__EXERCISE 1__
Answer these from the passage on government stimulus payments:
(a) According to Robinson, which concern won out over the other this time, speed or accuracy?
(b) Which payment mechanism does the passage say still remains largely offline?
(c) Where are the pilot programs mentioned near the end in the works?
__EXERCISE 2__
Go on with the passage about stimulus payments and the government's digital gap, picking up after its final sentence.

__PASSAGE PROVIDED__
------------------------------------

Yet, if the government were to pass a stimulus bill this instant, the ecosystem would still face the same challenges.
Speed Vs. Accuracy
Among those challenges, according to J.P. Morgan’s Robinson: the speed at which the payment is made and the accuracy/integrity of the payment. In context of mass-scale disbursements, she said, one concern wins out over the other — and this time, speed won out. Along the way, too, payments choice matters, and many individuals opted for paper checks. (Even in an ideal environment, where Zelle and RTP are on offer, some may default to that option). That gives an opening for fraudsters.
But there are some best practices that government can learn, even if the evolution toward digital will be done in stages. Robinson said that the government is increasingly looking to the payments players and banks to help with analytics, third-party data and even craft data sets.
“I am seeing a receptivity in terms of a lookback that will allow them to be hopefully in a better position with a second round of stimulus,” she said of government efforts to embrace both speed and accuracy.
But in the end, and beyond the stimulus activity, said Ingo’s Edwards, the government is not in the payments business and probably does not need to be, and instead should likely rely on bank partners to do that.
In terms of the mechanics of it all, ACH still remains largely as an offline mechanism. It’s important to solve for risk management and the rails (and the fact, too, that multiple agencies have been involved, such as the Bureau of Fiscal Services). Edwards noted that many checks bounced, and fraud still is a problem. Banks and large treasury partners can help solve some of the friction inherent in the last mile of payments.
A collaborative mindset, between tech firms, banks and treasury partners, maintained Ziolkowski, can foster data sharing and satisfy regulatory issues, such as electronically validating account information.
Technology is not a default, according to Robinson, but a good meeting point to get that conversation between private and public stakeholders.
“If you had to prioritize, maybe more prioritization would be placed on reducing the volume vulnerability to fraud or improper payments or waste, which then slows the process,” she said, and hits the most vulnerable populations the hardest.
Said Edwards: "The payments industry is very robust. There's very good technology and tools to manage fraud, but the best tools are digital and online."
The key and most immediate challenge is to close the digital gap that exists for the government (and where tokenization, artificial intelligence and digital accounts, leveraged already by the private sector and by banks, could be of significant benefit).
The problems have not gone unnoticed, as the government has sought to improve validation processes and steps, according to panelists, with pilot programs in the works at banks.

------------------------------------

__RECORDED INFORMATION__
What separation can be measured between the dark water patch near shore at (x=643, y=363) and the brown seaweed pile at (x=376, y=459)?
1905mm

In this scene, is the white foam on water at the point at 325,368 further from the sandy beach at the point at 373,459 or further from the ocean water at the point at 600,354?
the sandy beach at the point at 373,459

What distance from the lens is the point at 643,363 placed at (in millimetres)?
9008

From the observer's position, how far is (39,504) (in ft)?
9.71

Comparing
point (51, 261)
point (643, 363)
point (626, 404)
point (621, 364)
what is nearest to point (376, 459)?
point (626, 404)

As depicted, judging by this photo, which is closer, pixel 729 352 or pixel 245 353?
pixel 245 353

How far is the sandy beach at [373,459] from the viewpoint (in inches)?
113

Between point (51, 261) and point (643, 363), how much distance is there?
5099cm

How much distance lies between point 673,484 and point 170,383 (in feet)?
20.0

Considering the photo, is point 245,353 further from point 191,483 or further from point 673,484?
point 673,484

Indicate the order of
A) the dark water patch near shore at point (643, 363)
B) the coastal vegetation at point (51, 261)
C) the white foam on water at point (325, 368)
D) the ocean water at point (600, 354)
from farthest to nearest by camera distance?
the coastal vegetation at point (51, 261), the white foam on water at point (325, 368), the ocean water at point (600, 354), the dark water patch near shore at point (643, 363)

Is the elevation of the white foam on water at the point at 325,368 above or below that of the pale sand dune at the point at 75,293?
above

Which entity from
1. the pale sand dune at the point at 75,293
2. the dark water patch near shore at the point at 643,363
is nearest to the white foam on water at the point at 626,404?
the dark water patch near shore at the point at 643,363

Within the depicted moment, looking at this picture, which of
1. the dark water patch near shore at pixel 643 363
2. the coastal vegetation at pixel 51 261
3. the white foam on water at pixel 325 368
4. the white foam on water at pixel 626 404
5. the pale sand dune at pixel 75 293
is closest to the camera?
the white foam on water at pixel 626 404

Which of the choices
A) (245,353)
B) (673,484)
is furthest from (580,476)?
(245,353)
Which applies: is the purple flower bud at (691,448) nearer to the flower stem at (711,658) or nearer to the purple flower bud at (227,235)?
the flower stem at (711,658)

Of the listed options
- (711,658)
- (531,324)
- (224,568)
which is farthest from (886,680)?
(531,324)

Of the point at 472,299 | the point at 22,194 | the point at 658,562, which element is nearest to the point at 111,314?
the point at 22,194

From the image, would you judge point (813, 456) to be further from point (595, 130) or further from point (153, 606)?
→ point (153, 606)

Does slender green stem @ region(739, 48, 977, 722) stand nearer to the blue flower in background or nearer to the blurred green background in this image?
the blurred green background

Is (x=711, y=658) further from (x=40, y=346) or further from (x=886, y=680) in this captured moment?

------------------------------------

__EXPECTED OUTPUT 1__
(a) Speed.
(b) ACH.
(c) At banks.

__EXPECTED OUTPUT 2__
“The government literally right in this moment has no way to reach out to me and start that process,” Edwards said. “So that's the first gap the government's got to solve and could solve in this upcoming tax cycle by adding [digital conduits] that to their tax forms and collecting email and contact information from Americans.”
That type of data collection can help improve government disbursements beyond stimulus payments, according to Edwards. And in terms of cross dialogue, Robinson noted that firms such as J.P. Morgan have been “able to leverage our network of FinTechs to bring them into the equation” where collaboration has already been successful, as she added that "I don't see any reason why that model cannot be replicated across state, local or federal governments."
The dialogue continues, stated Edwards, as there is accelerated openness among the large banks to work with FinTechs, leveraging banks’ expertise with rails and FinTech’s experience with innovation. Each of those parties, he said, can solve problems of the other — and together, they can solve governments’ disbursement frictions.
As for digital dollars and FedNow — they’re likely to impact the way disbursements are done, but the impact will be a few years out (FedNow, the instant payments system making its way from concept to reality, will not debut until 2023 at the earliest). Interoperability will be key, according to Ziolkowski, and any new payments system will need “an incredible level of ubiquity” to change the way future stimulus may make its way to end consumers.
Looking ahead, she said, a year from now some of the same issues tied to speed versus accuracy will be under debate.
“Incrementally the government will be able to address some of the challenges that they’ve faced, but unless there's broad-scale change from a technology or process perspective in capturing information,” we’re unlikely to see seismic shifts, she said.
Edwards stated that 2021 is they year that treasury banks will “get tooled up and start taking solutions [such as RTP] to their clients.”
“The real traction of killing the check,” he said, “starts in 2022.”